Carroça do padeiro, avenida Angélica, Higienópolis, São Paulo-SP, cerca de 1940/ Foto de Hildegard Rosenthal/ Acervo Instituto Moreira Salles.
Em setembro de 1951, Rubem Braga tirou dois meses para passear pela Itália. Não era a primeira vez que se aventurava por lá: cerca de sete anos antes, tinha sido correspondente durante a Segunda Guerra ao lado da Força Expedicionária Brasileira, e das trincheiras escreveu seus relatos sobre os conflitos e os pracinhas. Agora, longe de bombas e cobras com cigarros na boca, o cronista podia escrever sobre as coisas belas da vida – porque estava de férias, mas sua coluna no Correio da Manhã ainda precisava ser preenchida diariamente.
Em uma crônica sem nome que não entrou em livro algum, o escritor testemunhou a chegada da chuva italiana, há muitos meses sem molhar ninguém, do alto de um terraço em Capri, a mais bela das ilhas acidentadas do Golfo de Nápoles. Era “o primeiro temporal da estação” e veio “do norte, enrolado em nuvens negras, avançou pela baía, envolveu o Vesúvio e organizou sobre as águas ainda azuis uma farra espetacular de trovoadas e relâmpagos”. De longe, o vulcão adormecido parecia estar em chamas enquanto Nápoles se afundava em escuridão. A tempestade foi avançando, engoliu Sorrento e se aproximou da ilha “com uma violência de terremoto do primeiro século cristão”. E então despejou “uma água torrencial, gorda, feroz, uma chuva amazônica”.
É bem provável que Braga, estudioso dos ventos e conhecedor de alísios e lestadas, tenha sido o único daquela multidão de turistas a admirar o espetáculo pluvial – todos os outros, tanto os “efebos suecos” quanto a “comitiva uruguaia”, dispararam em busca de refúgio, ocupando os cafés e as pizzerias da praça Umberto Primo. Com ar desolado, as lojistas recolhiam às pressas os cinzeiros e toda a “bugiganga inumerável” que a chuva engoliria com indiferença, enquanto no céu trovoava “um trovão poderoso e grosso” que era “o próprio ronco de Deus”.

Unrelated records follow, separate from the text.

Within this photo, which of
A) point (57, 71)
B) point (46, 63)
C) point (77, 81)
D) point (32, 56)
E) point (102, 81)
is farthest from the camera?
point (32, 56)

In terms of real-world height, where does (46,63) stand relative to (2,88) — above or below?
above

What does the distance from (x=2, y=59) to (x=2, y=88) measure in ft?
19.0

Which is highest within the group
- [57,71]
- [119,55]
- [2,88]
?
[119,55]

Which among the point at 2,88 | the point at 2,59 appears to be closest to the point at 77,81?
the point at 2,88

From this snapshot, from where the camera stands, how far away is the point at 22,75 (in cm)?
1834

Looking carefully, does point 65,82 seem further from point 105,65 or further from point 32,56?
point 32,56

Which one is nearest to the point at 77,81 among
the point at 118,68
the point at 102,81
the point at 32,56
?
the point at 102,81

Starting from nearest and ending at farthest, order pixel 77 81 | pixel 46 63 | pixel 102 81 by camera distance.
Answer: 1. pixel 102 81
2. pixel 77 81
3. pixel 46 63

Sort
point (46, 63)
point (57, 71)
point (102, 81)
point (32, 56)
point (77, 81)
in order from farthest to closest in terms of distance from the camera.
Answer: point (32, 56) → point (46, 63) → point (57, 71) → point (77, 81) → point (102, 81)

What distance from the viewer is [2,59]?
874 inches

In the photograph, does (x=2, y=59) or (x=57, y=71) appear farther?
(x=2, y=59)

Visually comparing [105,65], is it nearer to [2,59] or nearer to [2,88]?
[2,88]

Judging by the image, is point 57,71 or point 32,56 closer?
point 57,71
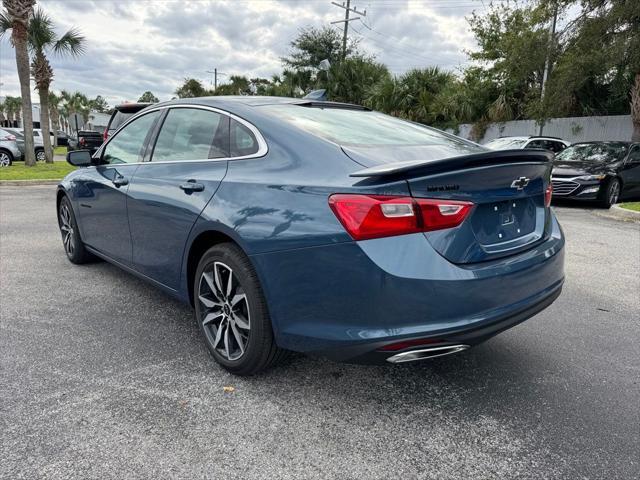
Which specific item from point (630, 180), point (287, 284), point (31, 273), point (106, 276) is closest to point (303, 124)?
point (287, 284)

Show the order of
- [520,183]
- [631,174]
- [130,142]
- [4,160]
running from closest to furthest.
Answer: [520,183], [130,142], [631,174], [4,160]

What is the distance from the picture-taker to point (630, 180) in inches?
423

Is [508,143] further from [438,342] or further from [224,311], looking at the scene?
[438,342]

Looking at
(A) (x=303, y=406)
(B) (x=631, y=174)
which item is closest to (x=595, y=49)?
(B) (x=631, y=174)

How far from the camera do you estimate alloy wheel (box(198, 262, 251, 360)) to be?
2.62 m

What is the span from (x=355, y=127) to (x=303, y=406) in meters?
1.60

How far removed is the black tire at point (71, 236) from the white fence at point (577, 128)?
59.9ft

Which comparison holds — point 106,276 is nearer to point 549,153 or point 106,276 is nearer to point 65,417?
point 65,417

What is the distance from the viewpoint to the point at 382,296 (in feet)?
6.66

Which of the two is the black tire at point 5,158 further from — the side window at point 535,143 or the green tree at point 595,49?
the green tree at point 595,49

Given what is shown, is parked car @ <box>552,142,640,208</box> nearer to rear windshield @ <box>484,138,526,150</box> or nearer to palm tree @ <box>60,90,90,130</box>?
rear windshield @ <box>484,138,526,150</box>

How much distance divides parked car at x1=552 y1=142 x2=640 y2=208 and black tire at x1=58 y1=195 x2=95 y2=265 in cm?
920

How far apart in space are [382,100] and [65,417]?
→ 2345cm

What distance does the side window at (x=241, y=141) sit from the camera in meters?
2.71
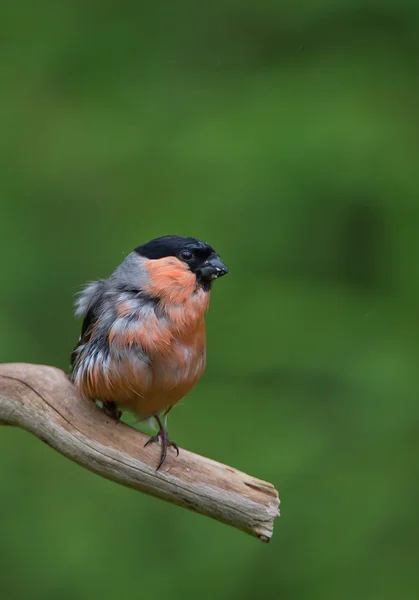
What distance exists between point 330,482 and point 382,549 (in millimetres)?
432

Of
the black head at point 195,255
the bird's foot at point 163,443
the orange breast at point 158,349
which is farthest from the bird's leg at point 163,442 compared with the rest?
the black head at point 195,255

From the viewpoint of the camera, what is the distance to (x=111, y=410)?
3.00 meters

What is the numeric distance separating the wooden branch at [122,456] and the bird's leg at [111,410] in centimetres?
3

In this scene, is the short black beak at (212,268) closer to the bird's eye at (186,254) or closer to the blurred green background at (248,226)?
the bird's eye at (186,254)

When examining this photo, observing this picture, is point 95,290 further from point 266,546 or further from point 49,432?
point 266,546

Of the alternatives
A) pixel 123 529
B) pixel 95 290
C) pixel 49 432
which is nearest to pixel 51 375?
pixel 49 432

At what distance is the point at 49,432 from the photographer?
2.81 meters

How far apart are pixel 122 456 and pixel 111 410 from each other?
0.80 ft

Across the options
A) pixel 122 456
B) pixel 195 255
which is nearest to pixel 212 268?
pixel 195 255

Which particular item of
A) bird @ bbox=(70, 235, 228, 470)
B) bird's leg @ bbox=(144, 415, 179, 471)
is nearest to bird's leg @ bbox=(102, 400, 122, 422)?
bird @ bbox=(70, 235, 228, 470)

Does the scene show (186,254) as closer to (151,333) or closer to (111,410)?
(151,333)

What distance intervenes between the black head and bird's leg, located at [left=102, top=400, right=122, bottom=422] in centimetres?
50

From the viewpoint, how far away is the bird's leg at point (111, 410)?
2.96m

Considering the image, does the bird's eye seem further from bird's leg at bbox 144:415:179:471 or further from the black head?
bird's leg at bbox 144:415:179:471
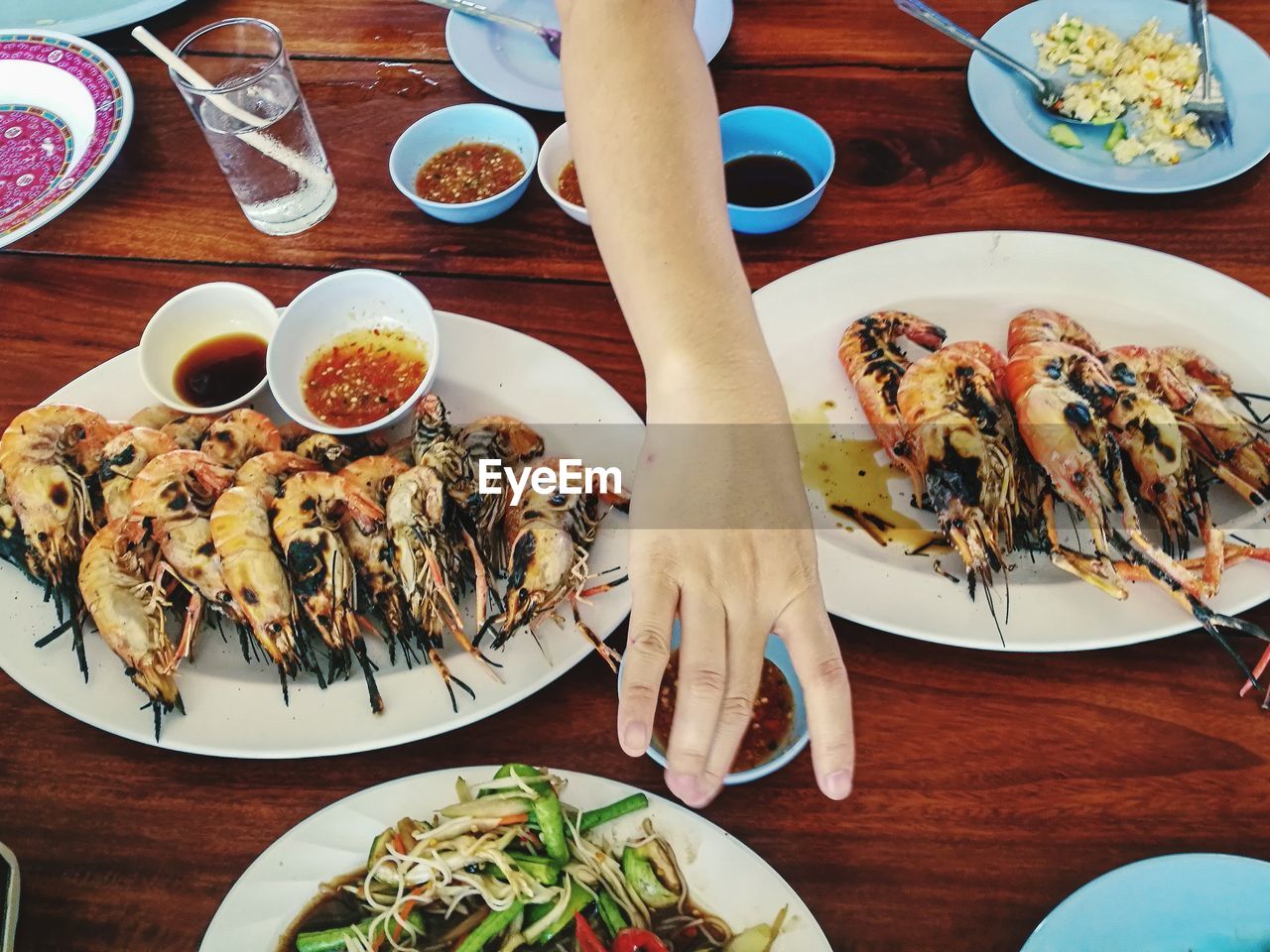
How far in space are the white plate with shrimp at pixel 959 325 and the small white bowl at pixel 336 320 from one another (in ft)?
2.30

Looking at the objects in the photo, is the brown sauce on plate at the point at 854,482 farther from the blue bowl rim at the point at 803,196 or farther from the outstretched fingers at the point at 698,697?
the outstretched fingers at the point at 698,697

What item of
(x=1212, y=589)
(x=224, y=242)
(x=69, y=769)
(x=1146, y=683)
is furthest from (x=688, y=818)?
(x=224, y=242)

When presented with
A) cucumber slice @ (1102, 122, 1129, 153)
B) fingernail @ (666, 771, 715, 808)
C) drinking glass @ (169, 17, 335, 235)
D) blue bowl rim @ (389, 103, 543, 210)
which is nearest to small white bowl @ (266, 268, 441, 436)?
blue bowl rim @ (389, 103, 543, 210)

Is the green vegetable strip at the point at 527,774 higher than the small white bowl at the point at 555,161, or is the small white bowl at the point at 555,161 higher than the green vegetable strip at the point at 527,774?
the small white bowl at the point at 555,161

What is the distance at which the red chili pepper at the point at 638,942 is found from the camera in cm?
126

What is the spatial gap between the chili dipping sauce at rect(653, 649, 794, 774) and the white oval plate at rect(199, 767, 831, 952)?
0.35 feet

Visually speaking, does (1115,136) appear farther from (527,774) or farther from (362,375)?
(527,774)

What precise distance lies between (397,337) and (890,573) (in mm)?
1075

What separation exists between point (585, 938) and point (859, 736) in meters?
0.52

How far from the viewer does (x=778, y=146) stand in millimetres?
2031

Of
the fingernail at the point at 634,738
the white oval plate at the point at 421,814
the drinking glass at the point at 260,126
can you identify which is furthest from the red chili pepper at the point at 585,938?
the drinking glass at the point at 260,126

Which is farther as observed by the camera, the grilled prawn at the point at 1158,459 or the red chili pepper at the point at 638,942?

A chuva persistiu, sem trégua. O comércio ficou triste e os turistas murcharam, mas na manhã seguinte uma vendedora de uvas entregou um cesto com muita alegria para Braga: “A gente da lavoura abençoa essa chuva e as donas de casa ouvem, alegres, a água correr pelos tetos abobadados”, enchendo as cisternas. Na ilha de Capri, as casas não tinham água; era preciso recolher a que caísse do céu. “Por isso, nós louvamos a chuva que choveu dois dias”, escreveu o cronista, comovido como se fosse um daqueles “rudes camponeses” de vida insular.
Anos depois, em outro setembro, o de 1974, José Carlos Oliveira também viu chegar uma chuva inesperada. O inverno no Rio de Janeiro “vinha vindo indolente”, já com ares primaveris, quando despertou certa manhã decidido a esticar mais um pouco o seu “tempo malbaratado”, compelindo a primavera “a esperar sua vez no lugar que de direito lhe pertence na ronda das estações”. E então uma chuvarada, “com todo o seu repertório”, desabou triste sobre a cidade. Trouxe junto um ventinho frio e uma bruma que borrou a vista do Pão de Açúcar, “desmanchado como um desenho feito a giz no quadro-negro”.
Impacientes “em suas roupas de lã e flanela que cheiram a naftalina”, os cariocas procuram seguir com a vida nessas condições adversas, se escorando nas marquises e desviando de guarda-chuvas alheios, mas não dá – “a cidade foi feita para o sol”. Sem sol, “não se pode fazer nada com alegria” no Rio de Janeiro, escreveu o cronista em “Chuva e solidão”.
Em dias assim, Carlinhos gostava de andar de táxi ao longo da avenida Atlântica e ver o mar, à procura de, quem sabe, alguma inspiração esquecida. Foi quando reparou “um novo tipo de solidão” surgindo na Zona Sul: de manhã bem cedo, moças e rapazes caminhavam “em passo lento, absortos, ou sentados, em divagação diante da arrebentação”. Isolados e entregues a si mesmos, não conversavam com ninguém. Ficavam, apenas. Certamente eram jovens que viviam em “apartamentos congestionados pela própria família, cercados de mil barulhos, assediados por solicitações mesquinhas”. Por isso iam para a praia em dias feios, em busca de silêncio, meditação, solidão. “Não deixa de ser inquietante”, escreveu o cronista num dia chuvoso, “a constatação de que vivemos numa cidade na qual até mesmo a solidão tem que ser inventada…”.